VETRALLA - La comunità cattolica del paese in fibrillazione per l'annunciato trasferimento del parroco, don Luigi Mignani, e in una nota, che pubblichiamo a seguire, un gruppo di parrocchiani provano a raccontare quanto sia legato alla cittadina e quanto loro siano legati a lui e al suo lungo operato pastorale.
"Numeri da record per la parrocchia di Vetralla SS Andrea e Francesco che il prossimo 31 agosto saranno cancellati con un colpo di spugna! Ebbene si purtroppo saranno cancellati: il vescovo Fumagalli ha deciso di rimuovere don Luigi da Vetralla dal prossimo 1° settembre nonostante le quasi 800 firme raccolte dai fedeli per farlo rimanere.
Quello che parla per Don Luigi sono i numeri della sua opera in oltre sei lustri: un parroco che ha donato tutto se stesso alle opere di carità.

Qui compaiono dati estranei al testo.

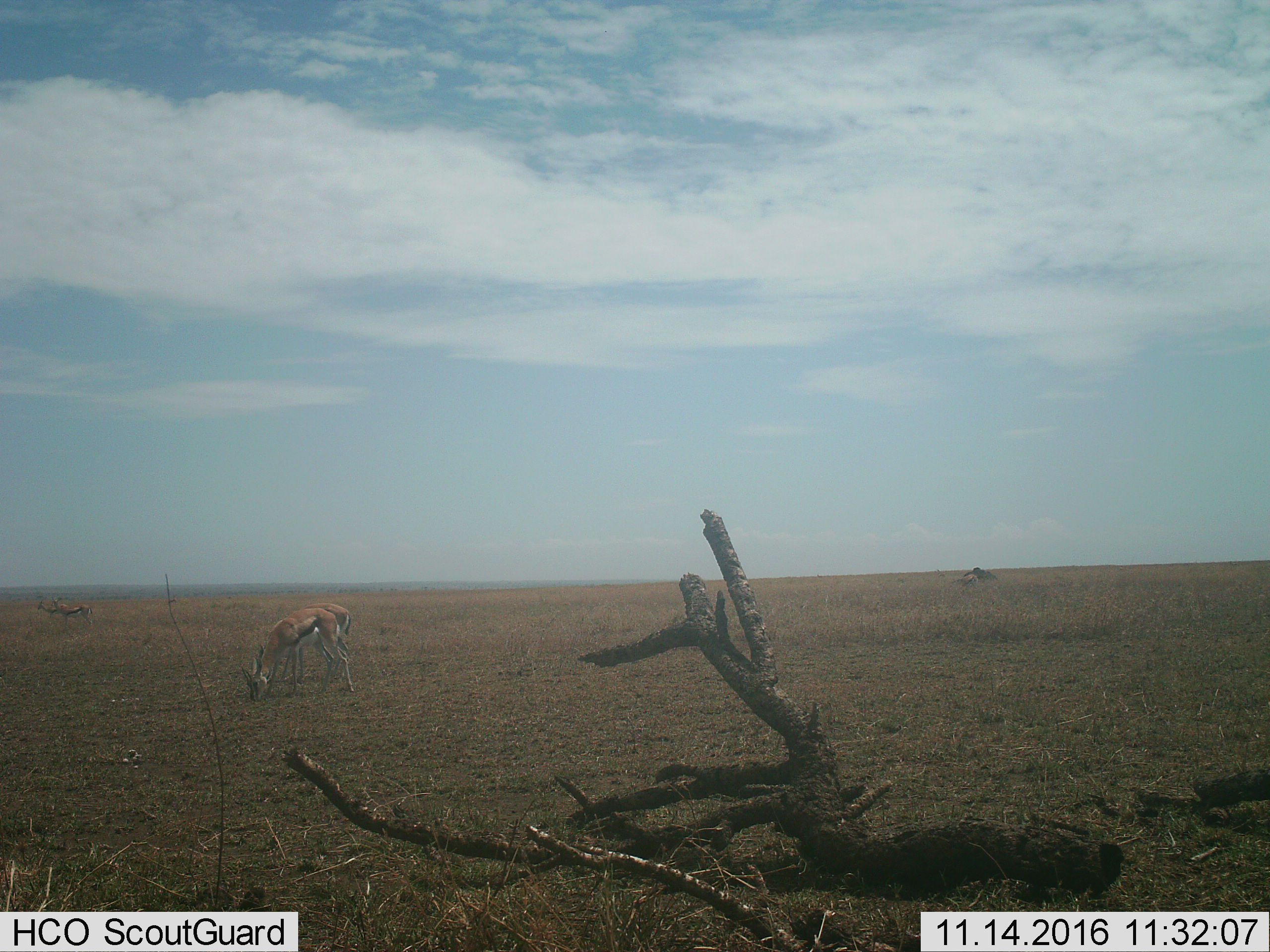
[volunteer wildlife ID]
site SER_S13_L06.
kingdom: Animalia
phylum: Chordata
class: Mammalia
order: Artiodactyla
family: Bovidae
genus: Eudorcas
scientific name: Eudorcas thomsonii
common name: thomson's gazelle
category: gazellethomsons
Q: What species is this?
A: Gazellethomsons (thomson's gazelle) (Eudorcas thomsonii).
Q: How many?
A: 4.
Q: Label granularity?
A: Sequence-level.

Solo negli ultimi 10 anni ha donato oltre tre milioni di euro ai poveri ed alle finalità sociali, ha ospitato il 118, ha comprato l’ex mulino confinante con l’oratorio di San Francesco, ha ospitato migliaia di pellegrini da tutto il mondo e tutto questo lo ha fatto gratis. Oggi, fra le più importanti stazioni della via Francigena in Italia viene citata San Francesco: a Ferragosto già oltre 2.000 pellegrini ospitati con vitto e alloggio gratuito. Lo scorso anno 1300 e quello precedente 1.200.
Su Facebook si è costituito un comitato spontaneo “Noi siamo con Don Luigi” con quasi 1.000 iscritti in poche settimane, dove sono state rilasciate migliaia di testimonianze a favore di un parroco che ha dato molto alle famiglie, ai fedeli e alle povere anime smarrite. Tanta l’inquietudine e la tristezza per un trattamento che per molti Don Luigi non merita.

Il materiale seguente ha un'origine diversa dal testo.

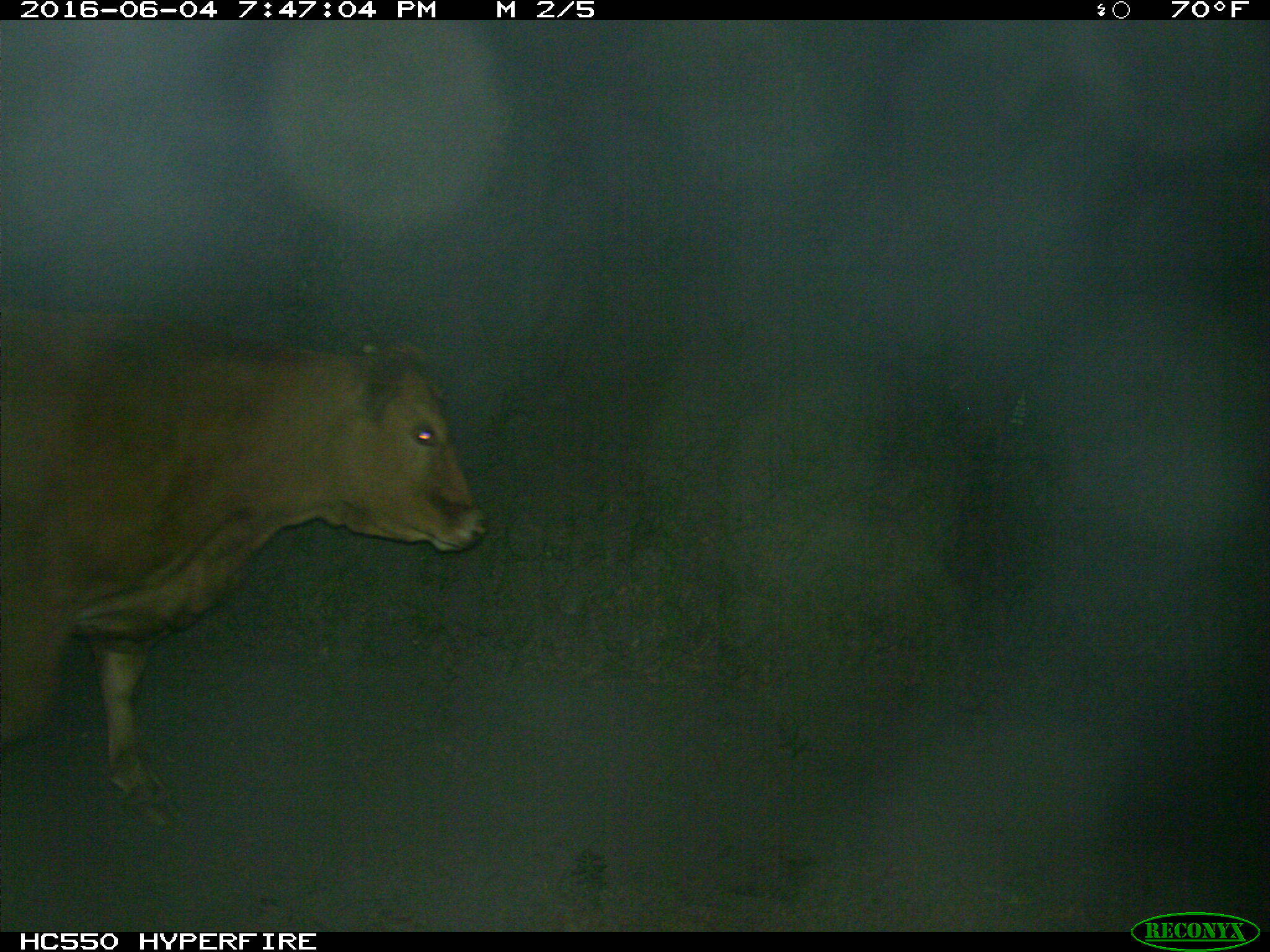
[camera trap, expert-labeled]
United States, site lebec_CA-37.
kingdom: Animalia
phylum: Chordata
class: Mammalia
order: Artiodactyla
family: Bovidae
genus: Bos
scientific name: Bos taurus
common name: domestic cow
Bos taurus (domestic cow).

La Curia – scrive nella nota il comitato Noi stiamo con Don Luigi –, dopo la petizione, si è affrettata a dire che Don Luigi è un ultra settantacinquenne e dunque va messo a riposo. Non ha spigato però come mai Don Lamberto di 79 anni e quasi mai presente in parrocchia nell'ultimo anno e mezzo per malattie varie, rimarrà a Vetralla, come sono rimasti nei loro paesi tantissimi parroci dopo l’età di pensionamento. Don Luigi è ancora giovane e questo lo dimostra il fatto che porta avanti il suo oratorio permanente e gratuito con oltre 50 fra ragazzi e ragazzini durante tutto l’anno. Don Luigi fa catechismo 365 giorni all’anno insegnando la carità. Carità con la quale ha fatto opere immense, aiutato poveri, dati pasti caldi ristrutturato immobili, costituito la scuola cattolica e tanto altro ancora. Un padre spirituale – dicono ancora quelli del comitato – che risponde sempre al telefono ed è una spalla sulla quale appoggiarsi per parlare dei problemi e delle pene che affliggono le anime di tanti. Vogliamo citare paesi come Gradoli, Villa S.Giovanni, Castiglione in Teverina, Cura di Vetralla dove i preti sono rimasti e rimangono ancora nelle loro parrocchie. Questi sono solo alcuni degli esempi di preti lasciati nel loro territorio ma ce ne sono molti altri. Don Luigi è un prete scomodo che in molti hanno provato a calunniare ma tutto, nel tempo si è dimostrato falso quello che rimane sono gli oltre 3 milioni di euro donati fra: ospitalitá gratuita ai pellegrini, mensa per i poveri e i ragazzi dell'oratorio, sostegno economico alle famiglie in difficoltá, ospitalitá al presidio medico del 118, tonnellate di vestiario, scarpe e giocattoli che entrano ogni giorno e vengo redistribuiti, senza dimenticare la fondazione di una delle tre scuole cattoliche presenti nella provincia. Caro vescovo vogliamo che don Luigi rimanga a Vetralla!”